I have an abstract base class, and subclasses who all have an automatically generated Instance static field of their own type, done through using genericity "in between" the base and sub classes (see code below).
When those instances are created, I register them in a dictionary based on specific "identifying" fields overwritten in subclass constructors, in order to access them somewhere else in the code.
I could register them in their constructors, however I don't want to have to drag and copy/paste this same bit of code in every such subclass in order to register them.
public abstract class BaseClass
{
// Declaration of fields and methods
}
public class GenericBaseClass<T> : BaseClass where T : GenericBaseClass<T>
{
private static T instance = ((T) Activator.CreateInstance(typeof(T), true)).Register();
public static T Instance => instance;
public T Register()
{
// Registers Instance in a dictionary.
}
}
public class Subclass1 : GenericBaseClass<Subclass1>
{
private Subclass1()
{
// Modification of protected fields.
}
}
Doing this enables me to call Subclass1.Instance, and by doing so, this instance gets registered in my dictionary, however it doesn't get registered before I try to access it, and only Subclass1 gets that treatment, not other subclasses.
I followed this answer https://stackoverflow.com/a/34726769/13738641 (in the updated section) and made a static constructor for BaseClass and for GenericBaseClass hoping it would initialize static fields for those subclasses, to no avail.

RECORDED INFORMATION |
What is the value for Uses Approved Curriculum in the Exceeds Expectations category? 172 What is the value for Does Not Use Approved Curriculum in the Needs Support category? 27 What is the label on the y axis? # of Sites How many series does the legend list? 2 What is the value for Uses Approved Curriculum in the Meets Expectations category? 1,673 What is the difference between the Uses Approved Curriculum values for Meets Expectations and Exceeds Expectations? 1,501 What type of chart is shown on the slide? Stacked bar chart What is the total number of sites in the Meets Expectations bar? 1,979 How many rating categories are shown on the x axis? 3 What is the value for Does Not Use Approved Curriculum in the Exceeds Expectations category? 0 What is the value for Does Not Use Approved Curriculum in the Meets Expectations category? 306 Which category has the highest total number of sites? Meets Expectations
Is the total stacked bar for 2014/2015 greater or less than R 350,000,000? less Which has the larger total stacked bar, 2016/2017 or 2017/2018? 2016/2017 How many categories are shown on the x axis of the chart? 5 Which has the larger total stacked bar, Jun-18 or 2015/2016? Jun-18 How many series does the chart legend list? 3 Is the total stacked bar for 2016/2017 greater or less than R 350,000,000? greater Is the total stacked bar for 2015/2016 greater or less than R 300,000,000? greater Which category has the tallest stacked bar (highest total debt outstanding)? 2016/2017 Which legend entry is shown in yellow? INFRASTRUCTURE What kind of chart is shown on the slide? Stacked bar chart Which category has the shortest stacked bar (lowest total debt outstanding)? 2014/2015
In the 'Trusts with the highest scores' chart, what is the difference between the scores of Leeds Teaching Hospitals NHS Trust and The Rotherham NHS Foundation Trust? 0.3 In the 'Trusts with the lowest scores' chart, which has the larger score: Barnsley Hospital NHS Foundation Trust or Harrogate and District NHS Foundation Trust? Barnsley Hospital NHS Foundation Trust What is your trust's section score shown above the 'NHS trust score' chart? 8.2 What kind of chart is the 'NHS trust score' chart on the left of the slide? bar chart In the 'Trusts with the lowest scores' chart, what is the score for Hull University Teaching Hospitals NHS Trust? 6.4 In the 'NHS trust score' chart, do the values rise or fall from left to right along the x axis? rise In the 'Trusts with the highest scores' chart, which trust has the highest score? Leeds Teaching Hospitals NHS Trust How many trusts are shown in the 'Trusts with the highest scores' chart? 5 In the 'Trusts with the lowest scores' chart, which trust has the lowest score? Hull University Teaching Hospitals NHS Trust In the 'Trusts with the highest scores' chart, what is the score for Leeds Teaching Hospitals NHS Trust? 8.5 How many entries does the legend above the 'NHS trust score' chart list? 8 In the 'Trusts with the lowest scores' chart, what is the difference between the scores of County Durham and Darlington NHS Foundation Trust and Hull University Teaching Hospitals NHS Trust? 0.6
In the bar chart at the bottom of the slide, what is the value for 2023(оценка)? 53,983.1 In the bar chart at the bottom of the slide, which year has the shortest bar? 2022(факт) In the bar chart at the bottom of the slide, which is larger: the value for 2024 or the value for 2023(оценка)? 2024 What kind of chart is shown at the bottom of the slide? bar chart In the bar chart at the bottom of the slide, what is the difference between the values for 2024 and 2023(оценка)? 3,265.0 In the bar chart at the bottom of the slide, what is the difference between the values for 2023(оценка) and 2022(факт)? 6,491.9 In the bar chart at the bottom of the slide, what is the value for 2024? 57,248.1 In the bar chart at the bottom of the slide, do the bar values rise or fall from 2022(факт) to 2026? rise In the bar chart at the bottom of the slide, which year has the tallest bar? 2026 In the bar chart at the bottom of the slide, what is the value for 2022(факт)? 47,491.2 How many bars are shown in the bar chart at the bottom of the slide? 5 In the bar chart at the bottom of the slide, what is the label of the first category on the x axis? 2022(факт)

EXERCISE DETAILS |
Carry on the question about auto-registering C# subclass instances in a dictionary, picking up after its last sentence.

RESULT |
It appears from debugging that the BaseClass static constructor is indeed called, and it does fetch the right subclasses, but it doesn't throw an error, nor does it calls the subclass (static) constructors. Now I could be going crazy, but I could have sworn it worked once before I tried modifying something before reverting back to that, only for it not to work anymore.
I've tried adding a static constructor to the generic class which I hoped would be called once for each subclass, but this constructor only gets called once (when I access some subclass's instance in order to trigger the BaseClass static constructor call).
Any suggestion on what to do to achieve this? I accept suggestion on other ways to achieve something similar (i.e. keep a dictionary generated at runtime with instances of my classes), the subclasses being singletons isn't critical, so maybe I could register constructors instead of instances in the dictionary? I have no idea if that is even possible, with each constructor returning a different type.